When the West finally decided in late 2014 that it needed to intervene directly to help get rid of the caliphate declared by Isis, it encountered one obvious problem. It could use its air power against Isis targets, but since it was unwilling to risk any of its own ground troops, it would need to rely on others to actually push the terrorists out of their strongholds and destroy them. In Iraq the government itself was a significant actor in this war. But even in Iraq, and especially in Syria, other allies were needed.

In this war of many armies, one group of people has stood out for its reliable fighters in the battle against Isis: the Kurds. Kurds were part of the coalition that retook Mosul and they were a leading force in the alliance that destroyed Isis in Raqqa. It was Kurdish forces who gave succour in the first instance to those Yazidis escaping the genocide enacted against them by Isis. More secular, more democratic in inclination than many others in the region, and with an understandable claim for nationhood, the Kurds have attracted a degree of sympathy from people in the West.
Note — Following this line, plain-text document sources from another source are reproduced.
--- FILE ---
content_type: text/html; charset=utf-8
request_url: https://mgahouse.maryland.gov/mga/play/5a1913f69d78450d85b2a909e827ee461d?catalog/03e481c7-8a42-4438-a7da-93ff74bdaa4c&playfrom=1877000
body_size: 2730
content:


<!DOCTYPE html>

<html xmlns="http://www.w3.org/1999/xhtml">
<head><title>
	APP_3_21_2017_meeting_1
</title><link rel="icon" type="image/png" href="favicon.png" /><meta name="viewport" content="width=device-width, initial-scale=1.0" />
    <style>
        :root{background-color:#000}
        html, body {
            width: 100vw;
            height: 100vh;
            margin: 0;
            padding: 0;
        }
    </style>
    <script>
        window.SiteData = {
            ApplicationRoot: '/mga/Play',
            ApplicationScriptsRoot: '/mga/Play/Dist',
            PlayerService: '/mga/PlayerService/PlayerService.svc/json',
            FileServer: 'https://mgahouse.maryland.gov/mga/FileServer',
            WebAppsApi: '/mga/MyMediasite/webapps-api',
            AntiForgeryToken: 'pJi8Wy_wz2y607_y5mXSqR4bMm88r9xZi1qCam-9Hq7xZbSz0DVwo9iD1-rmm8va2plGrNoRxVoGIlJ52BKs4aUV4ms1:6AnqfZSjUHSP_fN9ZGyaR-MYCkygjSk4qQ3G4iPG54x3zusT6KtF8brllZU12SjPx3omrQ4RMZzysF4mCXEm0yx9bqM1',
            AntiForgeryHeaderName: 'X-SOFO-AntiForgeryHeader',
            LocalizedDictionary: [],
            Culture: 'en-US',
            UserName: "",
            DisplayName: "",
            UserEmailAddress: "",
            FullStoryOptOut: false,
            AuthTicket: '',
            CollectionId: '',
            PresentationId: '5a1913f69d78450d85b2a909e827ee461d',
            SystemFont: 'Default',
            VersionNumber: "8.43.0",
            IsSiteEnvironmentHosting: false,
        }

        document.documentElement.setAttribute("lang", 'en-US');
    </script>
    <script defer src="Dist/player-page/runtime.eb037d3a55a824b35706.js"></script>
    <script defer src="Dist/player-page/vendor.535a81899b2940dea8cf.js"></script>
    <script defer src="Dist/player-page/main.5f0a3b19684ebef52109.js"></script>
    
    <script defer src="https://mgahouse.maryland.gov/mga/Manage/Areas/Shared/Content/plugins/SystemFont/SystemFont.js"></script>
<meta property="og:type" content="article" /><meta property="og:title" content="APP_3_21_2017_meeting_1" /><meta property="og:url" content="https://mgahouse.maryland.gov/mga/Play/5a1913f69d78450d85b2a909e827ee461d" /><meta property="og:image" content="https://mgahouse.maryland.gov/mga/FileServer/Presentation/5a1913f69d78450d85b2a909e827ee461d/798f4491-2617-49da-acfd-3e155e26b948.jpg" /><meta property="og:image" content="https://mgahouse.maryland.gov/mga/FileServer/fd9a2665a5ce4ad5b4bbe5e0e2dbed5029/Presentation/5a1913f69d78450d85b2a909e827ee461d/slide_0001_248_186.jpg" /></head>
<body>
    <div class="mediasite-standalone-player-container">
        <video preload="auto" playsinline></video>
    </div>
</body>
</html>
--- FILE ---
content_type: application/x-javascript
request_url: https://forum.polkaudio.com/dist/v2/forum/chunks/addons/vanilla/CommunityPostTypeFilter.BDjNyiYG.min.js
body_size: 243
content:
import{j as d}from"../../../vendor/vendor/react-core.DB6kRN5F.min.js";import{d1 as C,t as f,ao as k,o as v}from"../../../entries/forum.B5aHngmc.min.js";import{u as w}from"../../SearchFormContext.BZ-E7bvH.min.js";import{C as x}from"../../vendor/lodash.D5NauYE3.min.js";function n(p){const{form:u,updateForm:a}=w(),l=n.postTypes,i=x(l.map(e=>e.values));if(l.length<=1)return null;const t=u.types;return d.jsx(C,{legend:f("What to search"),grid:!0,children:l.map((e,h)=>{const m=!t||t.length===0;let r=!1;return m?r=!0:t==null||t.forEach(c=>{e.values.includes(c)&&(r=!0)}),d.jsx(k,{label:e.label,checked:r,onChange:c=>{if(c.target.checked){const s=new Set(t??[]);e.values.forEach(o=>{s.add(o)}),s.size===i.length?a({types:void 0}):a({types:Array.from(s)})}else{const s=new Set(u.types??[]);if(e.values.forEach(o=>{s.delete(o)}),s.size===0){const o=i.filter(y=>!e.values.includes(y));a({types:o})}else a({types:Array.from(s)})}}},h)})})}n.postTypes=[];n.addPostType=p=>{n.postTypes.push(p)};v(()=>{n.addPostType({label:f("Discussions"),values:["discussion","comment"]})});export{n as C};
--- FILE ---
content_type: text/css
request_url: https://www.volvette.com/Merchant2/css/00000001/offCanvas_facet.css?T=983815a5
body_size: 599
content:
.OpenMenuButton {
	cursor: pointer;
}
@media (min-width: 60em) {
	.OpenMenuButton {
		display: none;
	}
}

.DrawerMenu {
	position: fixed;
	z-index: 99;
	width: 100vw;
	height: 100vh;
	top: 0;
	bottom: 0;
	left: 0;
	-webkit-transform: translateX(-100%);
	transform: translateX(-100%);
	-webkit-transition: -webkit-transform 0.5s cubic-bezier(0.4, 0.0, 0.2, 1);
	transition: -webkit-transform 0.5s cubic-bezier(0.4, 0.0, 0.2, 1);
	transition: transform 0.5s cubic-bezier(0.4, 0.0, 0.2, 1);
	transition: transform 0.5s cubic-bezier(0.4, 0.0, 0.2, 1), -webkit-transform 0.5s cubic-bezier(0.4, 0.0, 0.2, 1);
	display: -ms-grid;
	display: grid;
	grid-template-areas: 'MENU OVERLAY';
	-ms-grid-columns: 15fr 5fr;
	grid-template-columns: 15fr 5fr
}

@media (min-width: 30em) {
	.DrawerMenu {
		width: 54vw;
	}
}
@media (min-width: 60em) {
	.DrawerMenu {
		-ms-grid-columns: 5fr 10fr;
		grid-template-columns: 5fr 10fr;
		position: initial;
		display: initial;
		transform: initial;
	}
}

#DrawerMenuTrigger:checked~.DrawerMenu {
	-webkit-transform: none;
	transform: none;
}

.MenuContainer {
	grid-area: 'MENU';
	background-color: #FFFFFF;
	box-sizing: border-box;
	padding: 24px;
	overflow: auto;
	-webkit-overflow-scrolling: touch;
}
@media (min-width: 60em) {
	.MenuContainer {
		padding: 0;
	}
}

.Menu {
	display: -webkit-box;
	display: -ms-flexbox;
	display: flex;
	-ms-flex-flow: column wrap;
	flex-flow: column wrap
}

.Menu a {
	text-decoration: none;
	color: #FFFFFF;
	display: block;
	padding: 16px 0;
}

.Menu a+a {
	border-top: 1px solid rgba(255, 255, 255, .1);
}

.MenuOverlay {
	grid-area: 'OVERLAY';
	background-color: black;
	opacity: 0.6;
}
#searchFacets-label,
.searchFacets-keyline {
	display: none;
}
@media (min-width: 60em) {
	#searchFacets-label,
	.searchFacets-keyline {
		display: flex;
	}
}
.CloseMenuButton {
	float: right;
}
The Kurds are also problematic. They are themselves divided to an extent geographically and politically. Following an independence plebiscite in Iraqi Kurdistan last year, Iraqi forces pushed the Kurds out of the disputed city of Kirkuk. The main Syrian Kurdish arm, which operates the region called Rojava, is linked with the PKK, an organisation declared to be a terrorist outfit in the past by Washington. Turkey, home to up to 15 million Kurds, has declared the idea of any kind of Kurdish state on its southern border as being anathema. In January, Turkish forces moved to liquidate Kurdish control of the border city of Afrin.

The Kurds did not fight against Isis because they wanted to be helpful to the West. They did it because Isis was a threat to their own existence and their ambitions for a democratic state. In that fight they have done the sacrificing, but they have been aided by American equipment and by American special forces. Now they are faced with an American withdrawal that — as Anthony Loyd’s report makes clear today — takes no account of their needs and of their sacrifices, and comes at a time when they believe that Isis is regrouping.

There are no easy solutions in the fragmented, sometimes chaotic and all too often horribly violent geopolitics of the region. But insofar as a good policy can be discerned, it is for the world’s greatest democratic and military power not to abandon its friends and allies. This is a principle that holds true, whatever expediency suggests.